Copy every record exactly, leaving the pictures out.

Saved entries
•••••
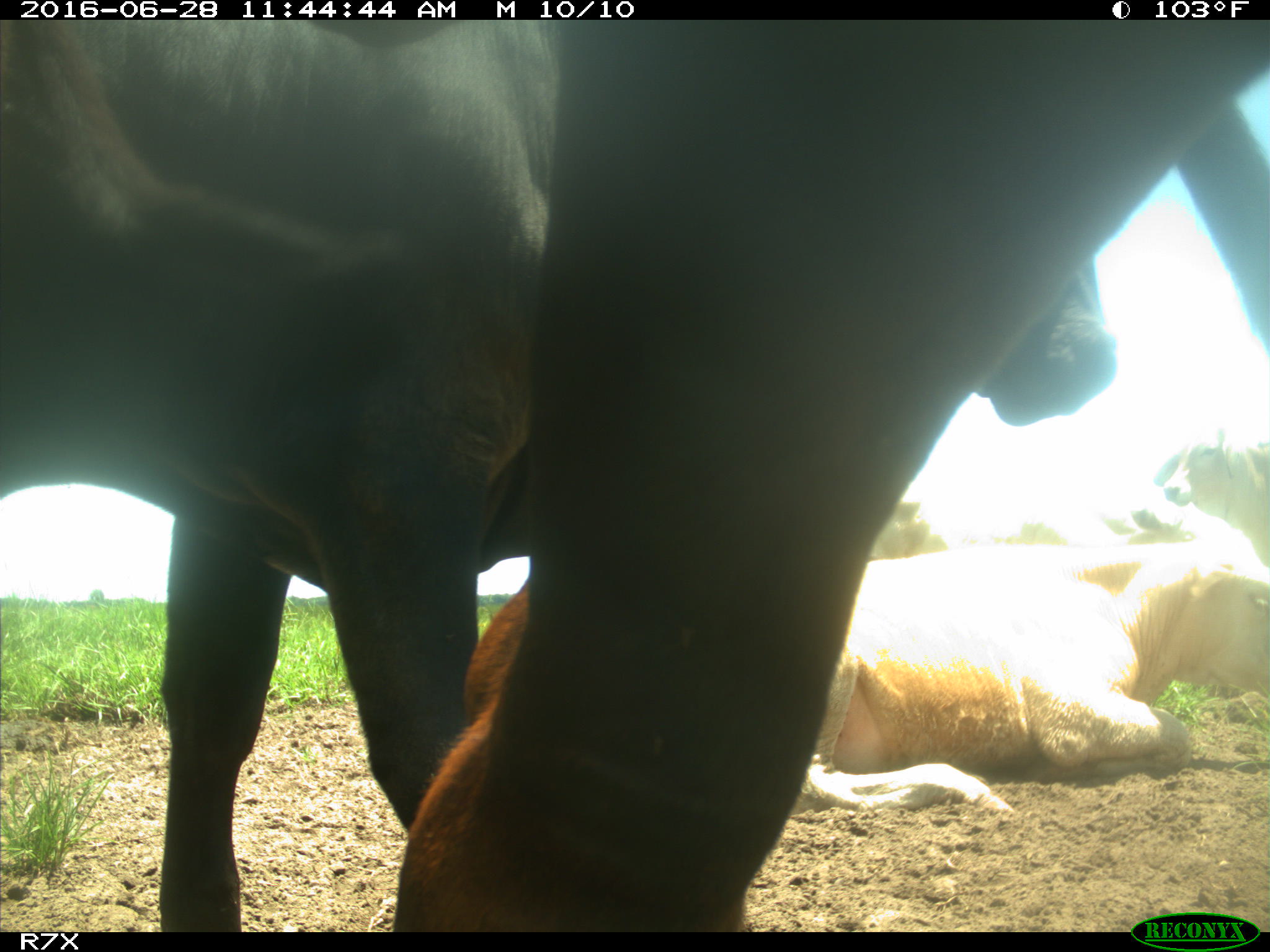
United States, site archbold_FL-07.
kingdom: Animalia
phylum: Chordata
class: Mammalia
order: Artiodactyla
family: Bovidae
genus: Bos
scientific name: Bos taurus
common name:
•••••
> **REPLY TO THE EXERCISE**:
United States, site archbold_FL-07.
kingdom: Animalia
phylum: Chordata
class: Mammalia
order: Artiodactyla
family: Bovidae
genus: Bos
scientific name: Bos taurus
common name:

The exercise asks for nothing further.